By Mandana Nakhai | CareerWise Development Manager
The economic impacts of the Coronavirus pandemic have been far reaching, but it’s low-wage jobs that have been hardest hit by layoffs and furloughs. It’s a dynamic that weakens the already tenuous grasp on stability held by the people—including youth—with the least resources. Youth apprenticeship could play a part regaining skills and jobs necessary for an inclusive, equitable recovery.
While we can’t yet predict precisely what jobs will come back and what companies’ needs will be when they’re able to start hiring, improved private-sector capacity for training and upskilling will be key to our economic recovery. And done right, it will not only put people back to work, but on career paths with upward mobility while simultaneously addressing issues in America’s talent pipelines that plagued corporate productivity before Coronavirus crystalized the skills gap.
The timing—and market conditions—of a young person’s entrance into the workforce cannot be understated. Despite the common perception of youth as a time of unburdened exploration, those first steps in the workforce actually hold incredible power to shape future outcomes. When young people are forced to start careers during a downturn, their wages, opportunities and confidence can be negatively affected for a lifetime, according to one recent New York Times article. Research from Stanford even showed that “recession graduates” had higher death rates by the time they reached middle age.
Importantly, the Stanford findings indicate that those with only a high-school education are most at risk for long-term income losses. Data from the 2008 recession and the first few months of the current crisis together paint an emerging picture of a group of 13 million young workers in low-wage jobs that have either at risk disappeared or are at higher risk of being cut, more than half of whom do not not have the college degree necessary to transition into higher-skilled and higher paying work. Twenty seven percent of these approximately 7 million young workers are Hispanic, and 16 percent are black, suggesting a disproportionate allocation of low wage work to young people of color, and subsequently, of long-term loss of income and career growth resulting from the timing of their first jobs.
Youth who are still in high school, while not counted in this data, also face increased risks. Last year almost 40 percent of high-school graduates did not go on to college. Students graduating this year and next, who planned to attend college, must now consider how their experience will be affected by remote learning (and by the burden of higher education debt in a perilous job market). And those who were not going to college enter a job market with fewer opportunities even for low-skill work.
Before the pandemic, the skills gap was being addressed by educators and industry alike. One analyst suggested that a “merger” of education and industry was on the way, marked by closer collaboration between education and employers—and ultimately a shift toward employers becoming the educators themselves. Just before the pandemic hit, he noted a few examples of what this merging, termed “Employer U” could look like: United Airlines’ acquired a flight school to address the pilot shortage, and Arizona State University and State Farm partnered on an initiative that will help high school and community college students access skills training.

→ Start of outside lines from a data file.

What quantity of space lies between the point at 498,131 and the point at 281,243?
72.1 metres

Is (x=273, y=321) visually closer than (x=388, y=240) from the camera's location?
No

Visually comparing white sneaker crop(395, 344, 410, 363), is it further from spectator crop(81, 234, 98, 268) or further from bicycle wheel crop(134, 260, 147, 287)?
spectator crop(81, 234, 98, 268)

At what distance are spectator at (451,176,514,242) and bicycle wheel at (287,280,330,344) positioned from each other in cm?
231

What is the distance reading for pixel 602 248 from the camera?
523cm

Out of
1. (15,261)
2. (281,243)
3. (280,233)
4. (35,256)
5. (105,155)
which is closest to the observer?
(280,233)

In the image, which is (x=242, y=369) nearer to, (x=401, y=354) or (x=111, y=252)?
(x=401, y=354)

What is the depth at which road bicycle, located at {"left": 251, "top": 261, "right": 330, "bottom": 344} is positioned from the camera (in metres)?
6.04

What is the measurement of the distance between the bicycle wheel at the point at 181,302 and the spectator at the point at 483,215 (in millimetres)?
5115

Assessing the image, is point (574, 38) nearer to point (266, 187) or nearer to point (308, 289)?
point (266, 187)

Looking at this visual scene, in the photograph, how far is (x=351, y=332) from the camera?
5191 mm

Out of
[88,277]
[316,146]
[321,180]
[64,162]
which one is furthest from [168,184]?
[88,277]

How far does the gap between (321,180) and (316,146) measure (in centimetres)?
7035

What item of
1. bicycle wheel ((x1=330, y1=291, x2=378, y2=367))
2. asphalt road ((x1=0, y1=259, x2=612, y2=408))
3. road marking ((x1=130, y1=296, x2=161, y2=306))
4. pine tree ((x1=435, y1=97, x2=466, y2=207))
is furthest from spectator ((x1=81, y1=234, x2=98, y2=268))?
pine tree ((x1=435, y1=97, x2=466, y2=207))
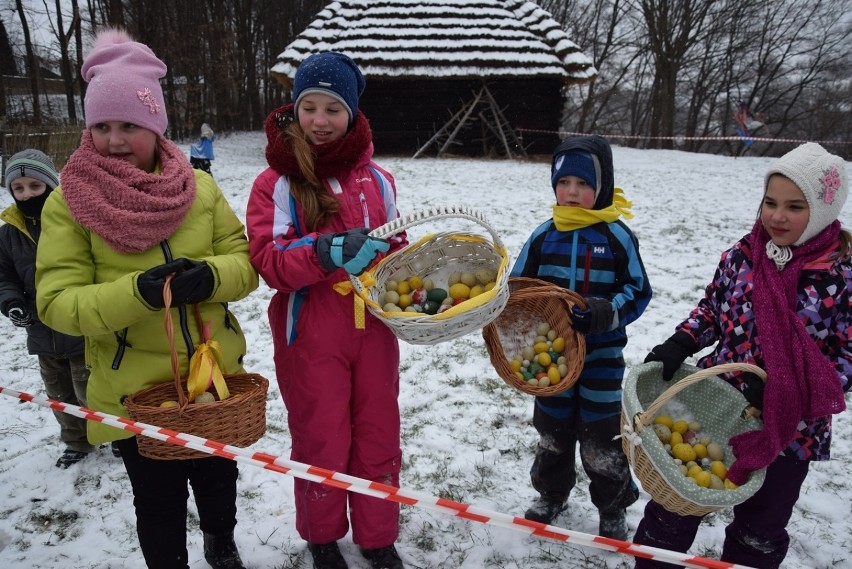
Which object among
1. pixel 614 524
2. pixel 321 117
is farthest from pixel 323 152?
pixel 614 524

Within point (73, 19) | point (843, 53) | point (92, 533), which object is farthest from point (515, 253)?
point (843, 53)

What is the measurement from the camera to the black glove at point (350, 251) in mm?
1695

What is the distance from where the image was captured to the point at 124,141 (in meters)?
1.71

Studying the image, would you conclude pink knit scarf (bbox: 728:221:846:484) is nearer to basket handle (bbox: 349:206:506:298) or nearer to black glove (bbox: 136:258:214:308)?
basket handle (bbox: 349:206:506:298)

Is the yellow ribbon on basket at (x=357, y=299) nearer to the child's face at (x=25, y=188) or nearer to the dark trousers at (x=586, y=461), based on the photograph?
the dark trousers at (x=586, y=461)

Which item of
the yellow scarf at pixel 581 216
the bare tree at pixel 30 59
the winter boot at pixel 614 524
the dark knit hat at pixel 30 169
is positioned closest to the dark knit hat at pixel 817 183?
the yellow scarf at pixel 581 216

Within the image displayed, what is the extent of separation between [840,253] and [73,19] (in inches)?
803

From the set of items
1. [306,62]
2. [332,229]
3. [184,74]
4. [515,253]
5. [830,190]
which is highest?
[184,74]

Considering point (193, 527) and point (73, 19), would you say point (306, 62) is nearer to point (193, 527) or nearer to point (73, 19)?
point (193, 527)

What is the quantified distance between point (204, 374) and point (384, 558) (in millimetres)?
1174

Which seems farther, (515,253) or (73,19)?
(73,19)

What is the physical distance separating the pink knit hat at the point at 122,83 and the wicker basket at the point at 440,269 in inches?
34.1

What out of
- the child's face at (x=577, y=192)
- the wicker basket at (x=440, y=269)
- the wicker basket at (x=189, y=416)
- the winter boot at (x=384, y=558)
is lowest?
the winter boot at (x=384, y=558)

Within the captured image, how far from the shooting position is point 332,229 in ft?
6.47
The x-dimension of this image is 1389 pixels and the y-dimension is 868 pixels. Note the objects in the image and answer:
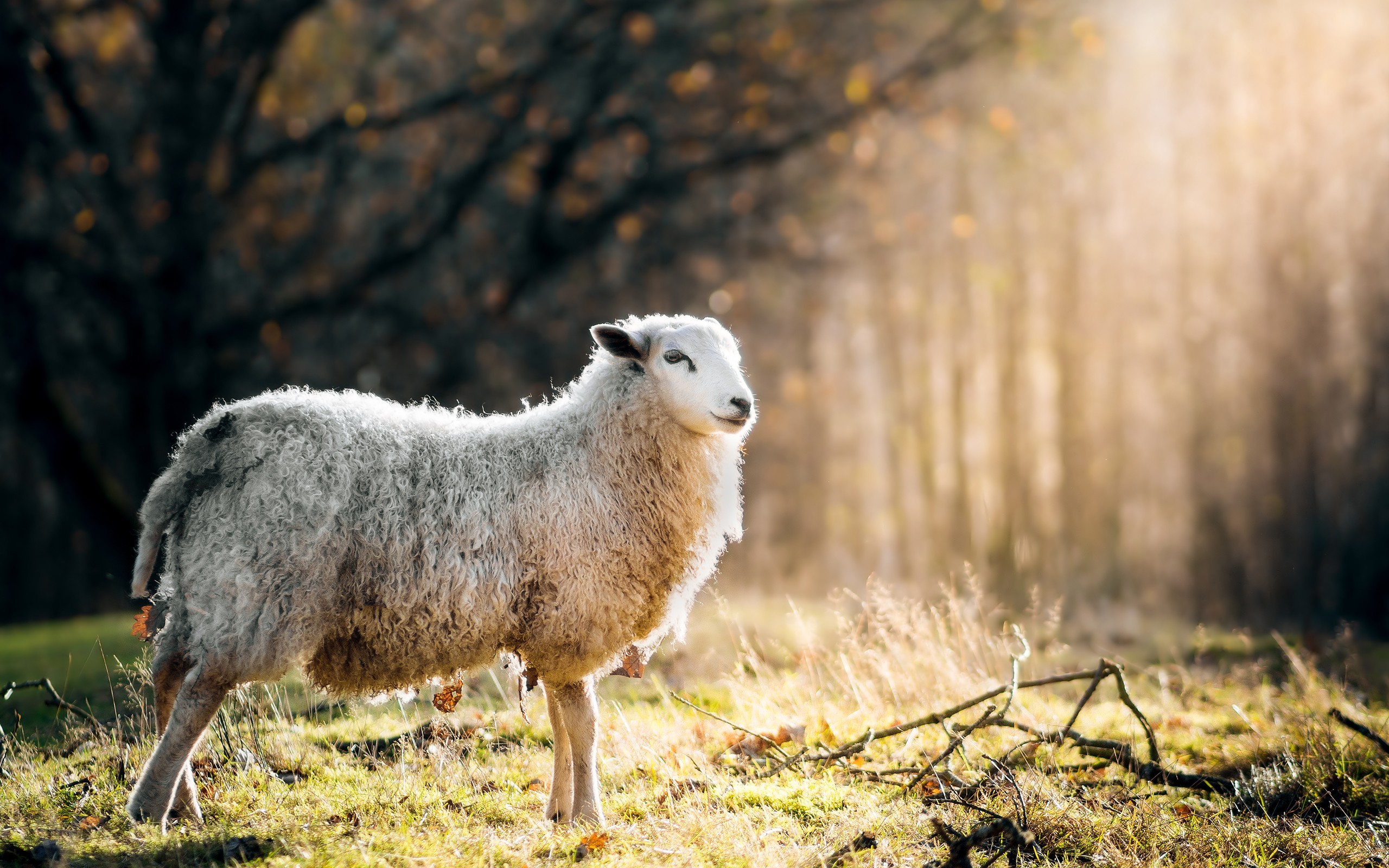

Apprenticeship is another type of industry/education partnership and alternative pathway that helps get people working, in critical roles, without the cost and time of an entire degree. Large-scale job programs are helpful for keeping families afloat and staving off some of the deleterious mental health effects of unemployment, but apprenticeship goes a step further by ensuring that participants progress toward mastery of relevant skills while they earn income.
Apprenticeship shifts upskilling from K-12 and higher education, which can’t always train to employers’ exact needs, to industry. Like the examples noted above, apprenticeship requires employer investment, but the employers who pay for it, like United and State Farm, know that an investment in people and skills today will fuel their success tomorrow. And, because apprentices are working while they are learning on the job, employers can ultimately expect to make a return on their productivity.
Prior to the pandemic there was growing focus on creating more career opportunity for more people to create a more equitable economy. Today, it’s an imperative. Apprenticeship could be the bridge between industry and education that drives innovation. It’s a model that should be part of a deliberate recovery that prioritizes inclusivity and economic mobility to help close the existing gaps of economic disparities.